If some step is not now taken by the United States to aid Ireland, there is little reason to hope that a situation will again soon present itself where anything can be done by the American government. … We have come to the end of a war in which the victory has rested with the powers which declared that they fought for world freedom and especially the rights of small nations. The spokesman of the United States [Wilson] has made very clear and specific declarations on this point. The people of Ireland have voted for separation from Great Britain, and have set up a government of their own.
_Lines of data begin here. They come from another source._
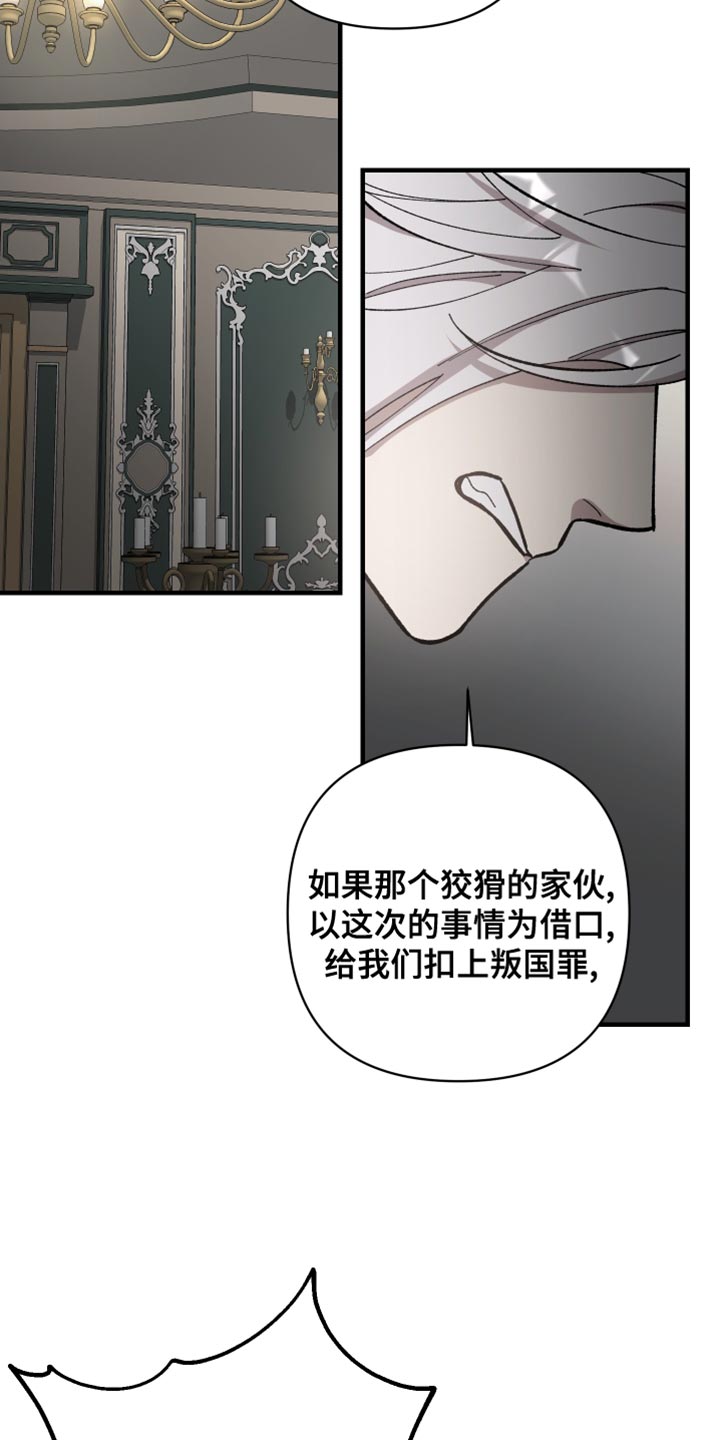 《黑白奏曲》漫画最新章节第53章：不痛免费下拉式在线观看章节第【20】张图片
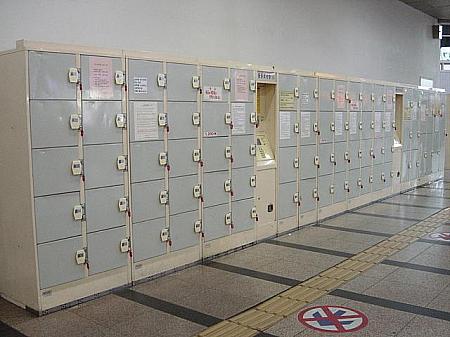 ソウルのコインロッカーの使い方  ロッカー コインロッカー ポグァンハム保管箱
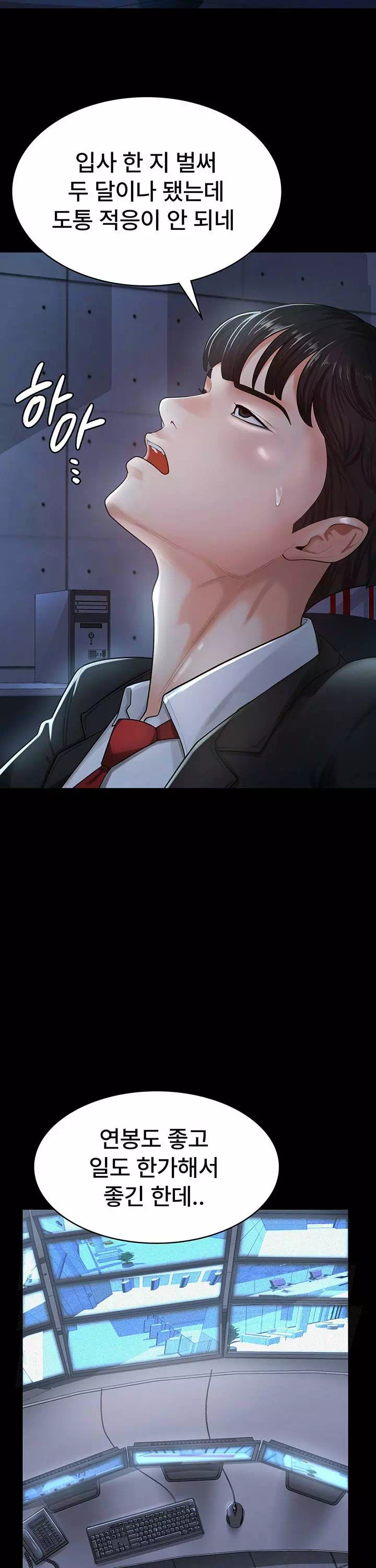 네 마누라 맛있더라 프롤로그 - 이미지 10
If under these conditions the government of this county does not take some action, it is hardly to be expected that it will do anything when the conditions are less favorable, as they undoubtedly will be later.2

In Minneapolis, Minnesota, The Irish Standard wondered if Ireland would have received her freedom at the peace conference if she had been among the oppressed nations of the German and Austrian empires.

But because the despotism under which she is groaning is the British brand, it is not to be interfered with. Was it then to curb the tyranny and autocracy of certain particular nations only that the world war was fought, or was it against all such anachronisms of government wherever found? … The world’s wounds are about to be sewed up while at least one dangerous source of infection is left within—that of the rankling Irish discontent at British domination.3

In Louisville, the Kentucky Irish American suggested that Britain’s “domineering and bulldog tactics” regarding Ireland and other matters “has aroused much indignation in this country. … Despite the efforts of the pro-English press on this side, the American public as a whole is fast discovering the hypocrisy and hoggishness of the English nation.”4

On June 17 in Dublin, Dáil Éireann passed a motion of thanks to the Senate to “assure the people of America that the ties of blood and friendship which subsisted between both nations in the days of their subjection to one common oppressor have endured and are indissoluble.”